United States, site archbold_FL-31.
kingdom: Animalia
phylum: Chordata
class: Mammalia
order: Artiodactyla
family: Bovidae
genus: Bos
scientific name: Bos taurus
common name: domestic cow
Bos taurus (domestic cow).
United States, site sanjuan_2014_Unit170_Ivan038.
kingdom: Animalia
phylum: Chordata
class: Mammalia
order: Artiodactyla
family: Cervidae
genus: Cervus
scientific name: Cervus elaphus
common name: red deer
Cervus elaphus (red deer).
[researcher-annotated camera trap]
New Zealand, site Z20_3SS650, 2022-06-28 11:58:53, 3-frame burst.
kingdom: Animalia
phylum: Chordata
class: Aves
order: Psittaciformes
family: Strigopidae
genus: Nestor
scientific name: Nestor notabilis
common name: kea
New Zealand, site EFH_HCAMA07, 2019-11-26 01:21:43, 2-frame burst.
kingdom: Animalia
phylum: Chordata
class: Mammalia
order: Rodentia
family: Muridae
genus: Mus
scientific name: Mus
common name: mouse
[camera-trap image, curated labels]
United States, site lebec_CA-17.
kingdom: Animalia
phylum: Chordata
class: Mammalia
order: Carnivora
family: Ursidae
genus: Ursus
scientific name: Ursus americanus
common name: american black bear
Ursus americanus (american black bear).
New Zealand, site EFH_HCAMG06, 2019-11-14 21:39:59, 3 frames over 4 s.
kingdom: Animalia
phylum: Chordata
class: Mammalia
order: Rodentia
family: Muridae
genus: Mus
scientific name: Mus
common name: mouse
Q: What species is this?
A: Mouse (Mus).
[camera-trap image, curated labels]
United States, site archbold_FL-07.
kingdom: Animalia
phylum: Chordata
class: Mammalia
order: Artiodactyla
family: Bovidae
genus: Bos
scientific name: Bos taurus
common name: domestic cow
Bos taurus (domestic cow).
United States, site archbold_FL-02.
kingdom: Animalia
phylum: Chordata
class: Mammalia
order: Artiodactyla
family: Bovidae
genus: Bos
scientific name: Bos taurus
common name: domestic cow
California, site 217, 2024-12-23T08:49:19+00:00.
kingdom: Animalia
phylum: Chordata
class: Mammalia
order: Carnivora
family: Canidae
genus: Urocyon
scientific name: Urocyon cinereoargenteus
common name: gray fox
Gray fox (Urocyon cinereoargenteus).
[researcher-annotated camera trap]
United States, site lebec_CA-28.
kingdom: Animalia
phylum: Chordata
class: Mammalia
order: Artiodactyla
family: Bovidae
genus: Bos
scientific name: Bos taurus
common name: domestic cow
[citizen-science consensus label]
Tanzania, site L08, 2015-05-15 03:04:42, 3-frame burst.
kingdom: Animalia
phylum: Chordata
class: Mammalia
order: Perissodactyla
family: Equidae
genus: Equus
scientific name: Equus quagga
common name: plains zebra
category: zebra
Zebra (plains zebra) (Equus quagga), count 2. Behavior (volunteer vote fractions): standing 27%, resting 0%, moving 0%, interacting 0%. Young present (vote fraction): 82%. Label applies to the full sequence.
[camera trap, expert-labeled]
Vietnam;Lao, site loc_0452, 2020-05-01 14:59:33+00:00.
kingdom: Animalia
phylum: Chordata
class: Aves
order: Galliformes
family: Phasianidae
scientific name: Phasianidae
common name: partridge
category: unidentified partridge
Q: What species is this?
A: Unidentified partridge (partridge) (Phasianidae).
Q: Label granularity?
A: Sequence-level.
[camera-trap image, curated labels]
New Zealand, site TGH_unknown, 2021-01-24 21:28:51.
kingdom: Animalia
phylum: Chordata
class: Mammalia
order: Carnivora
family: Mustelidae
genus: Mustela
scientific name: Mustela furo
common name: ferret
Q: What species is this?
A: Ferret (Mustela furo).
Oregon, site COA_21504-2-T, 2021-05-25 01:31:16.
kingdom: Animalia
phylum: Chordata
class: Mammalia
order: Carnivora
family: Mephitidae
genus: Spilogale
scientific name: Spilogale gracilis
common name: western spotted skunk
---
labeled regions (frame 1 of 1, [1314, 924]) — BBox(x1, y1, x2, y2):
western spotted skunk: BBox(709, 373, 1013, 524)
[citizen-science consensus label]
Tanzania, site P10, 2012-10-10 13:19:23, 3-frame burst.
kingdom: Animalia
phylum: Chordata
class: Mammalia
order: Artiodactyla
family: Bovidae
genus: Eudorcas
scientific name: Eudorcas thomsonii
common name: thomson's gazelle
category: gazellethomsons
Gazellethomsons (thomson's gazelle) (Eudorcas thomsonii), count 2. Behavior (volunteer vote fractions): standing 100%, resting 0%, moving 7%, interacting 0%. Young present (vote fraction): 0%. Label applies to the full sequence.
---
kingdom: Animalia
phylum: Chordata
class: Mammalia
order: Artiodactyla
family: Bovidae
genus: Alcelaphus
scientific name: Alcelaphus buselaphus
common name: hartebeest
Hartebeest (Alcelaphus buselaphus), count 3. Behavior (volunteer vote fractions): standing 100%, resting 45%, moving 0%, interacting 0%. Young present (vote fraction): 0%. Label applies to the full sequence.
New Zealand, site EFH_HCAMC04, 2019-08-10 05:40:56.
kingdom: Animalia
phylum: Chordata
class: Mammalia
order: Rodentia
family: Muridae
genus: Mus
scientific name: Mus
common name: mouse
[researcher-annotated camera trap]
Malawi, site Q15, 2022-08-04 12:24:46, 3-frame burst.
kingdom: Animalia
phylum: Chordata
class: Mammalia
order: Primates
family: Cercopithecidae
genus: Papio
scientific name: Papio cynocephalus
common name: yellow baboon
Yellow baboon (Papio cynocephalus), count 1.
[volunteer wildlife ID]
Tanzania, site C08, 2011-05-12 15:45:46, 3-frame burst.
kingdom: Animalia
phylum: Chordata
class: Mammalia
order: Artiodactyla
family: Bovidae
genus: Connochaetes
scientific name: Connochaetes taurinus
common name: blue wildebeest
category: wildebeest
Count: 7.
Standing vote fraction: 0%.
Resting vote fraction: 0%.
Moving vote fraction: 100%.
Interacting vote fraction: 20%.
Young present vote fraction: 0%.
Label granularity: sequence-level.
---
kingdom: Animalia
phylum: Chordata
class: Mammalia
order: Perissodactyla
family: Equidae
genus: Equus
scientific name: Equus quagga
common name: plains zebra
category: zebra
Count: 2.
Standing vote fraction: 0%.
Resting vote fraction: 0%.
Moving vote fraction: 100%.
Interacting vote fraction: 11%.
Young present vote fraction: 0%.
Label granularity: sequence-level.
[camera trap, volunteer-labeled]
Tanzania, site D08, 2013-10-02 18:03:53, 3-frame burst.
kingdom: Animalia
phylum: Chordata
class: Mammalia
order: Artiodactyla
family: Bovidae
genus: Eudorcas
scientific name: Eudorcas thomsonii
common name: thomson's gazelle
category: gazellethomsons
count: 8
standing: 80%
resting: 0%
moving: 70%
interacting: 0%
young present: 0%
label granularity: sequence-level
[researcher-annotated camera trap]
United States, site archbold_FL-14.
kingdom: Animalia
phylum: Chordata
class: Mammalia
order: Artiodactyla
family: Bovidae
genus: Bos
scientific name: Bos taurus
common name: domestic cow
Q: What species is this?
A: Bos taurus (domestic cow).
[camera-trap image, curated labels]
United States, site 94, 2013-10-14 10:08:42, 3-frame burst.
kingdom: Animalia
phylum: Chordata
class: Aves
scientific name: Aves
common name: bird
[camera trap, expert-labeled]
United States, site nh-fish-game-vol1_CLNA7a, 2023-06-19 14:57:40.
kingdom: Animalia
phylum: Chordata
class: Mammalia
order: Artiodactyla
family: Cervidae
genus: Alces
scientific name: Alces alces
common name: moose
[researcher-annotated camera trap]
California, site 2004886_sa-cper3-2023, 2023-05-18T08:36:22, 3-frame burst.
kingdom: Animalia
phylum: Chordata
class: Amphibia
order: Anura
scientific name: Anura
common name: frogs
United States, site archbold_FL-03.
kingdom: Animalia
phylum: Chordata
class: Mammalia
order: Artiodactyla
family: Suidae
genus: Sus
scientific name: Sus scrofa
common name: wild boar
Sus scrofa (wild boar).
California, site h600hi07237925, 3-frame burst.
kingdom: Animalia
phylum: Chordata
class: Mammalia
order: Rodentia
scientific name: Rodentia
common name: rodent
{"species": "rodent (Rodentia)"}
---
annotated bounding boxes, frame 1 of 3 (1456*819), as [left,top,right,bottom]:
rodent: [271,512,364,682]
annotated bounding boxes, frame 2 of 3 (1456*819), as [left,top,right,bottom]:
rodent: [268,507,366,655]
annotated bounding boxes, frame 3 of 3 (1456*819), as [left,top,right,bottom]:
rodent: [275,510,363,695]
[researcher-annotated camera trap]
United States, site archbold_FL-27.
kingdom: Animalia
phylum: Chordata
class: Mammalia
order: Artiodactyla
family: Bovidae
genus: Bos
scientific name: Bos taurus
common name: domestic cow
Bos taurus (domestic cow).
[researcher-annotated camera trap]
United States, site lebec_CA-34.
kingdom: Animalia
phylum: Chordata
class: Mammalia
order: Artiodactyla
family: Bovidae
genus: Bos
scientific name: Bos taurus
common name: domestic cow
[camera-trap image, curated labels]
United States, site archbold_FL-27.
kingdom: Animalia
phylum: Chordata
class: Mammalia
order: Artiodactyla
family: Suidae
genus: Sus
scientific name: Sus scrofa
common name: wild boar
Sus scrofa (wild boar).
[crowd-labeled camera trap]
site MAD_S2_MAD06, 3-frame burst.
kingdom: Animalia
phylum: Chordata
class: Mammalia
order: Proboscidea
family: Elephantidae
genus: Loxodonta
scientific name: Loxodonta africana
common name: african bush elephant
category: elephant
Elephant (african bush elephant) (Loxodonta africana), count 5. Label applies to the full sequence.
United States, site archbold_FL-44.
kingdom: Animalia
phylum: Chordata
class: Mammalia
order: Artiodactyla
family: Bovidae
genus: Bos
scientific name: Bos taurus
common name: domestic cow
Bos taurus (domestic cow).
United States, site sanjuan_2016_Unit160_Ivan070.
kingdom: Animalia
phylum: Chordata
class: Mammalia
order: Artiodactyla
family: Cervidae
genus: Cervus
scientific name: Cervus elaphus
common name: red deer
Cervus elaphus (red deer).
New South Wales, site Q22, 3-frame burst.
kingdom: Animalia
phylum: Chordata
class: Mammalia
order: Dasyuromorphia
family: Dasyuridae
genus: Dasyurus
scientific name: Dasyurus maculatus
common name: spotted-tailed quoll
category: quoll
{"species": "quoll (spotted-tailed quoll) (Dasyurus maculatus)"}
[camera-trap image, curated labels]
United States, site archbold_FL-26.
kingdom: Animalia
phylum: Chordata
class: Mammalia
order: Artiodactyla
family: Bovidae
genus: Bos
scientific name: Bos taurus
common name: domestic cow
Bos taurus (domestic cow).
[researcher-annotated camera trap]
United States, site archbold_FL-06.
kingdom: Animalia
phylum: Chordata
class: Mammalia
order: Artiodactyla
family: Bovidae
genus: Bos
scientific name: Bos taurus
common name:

- [Assignment]: Among the lines above, find those with the word "level" and list them.

- [Solution below]:
A: Sequence-level.
Label granularity: sequence-level.
Label granularity: sequence-level.
label granularity: sequence-level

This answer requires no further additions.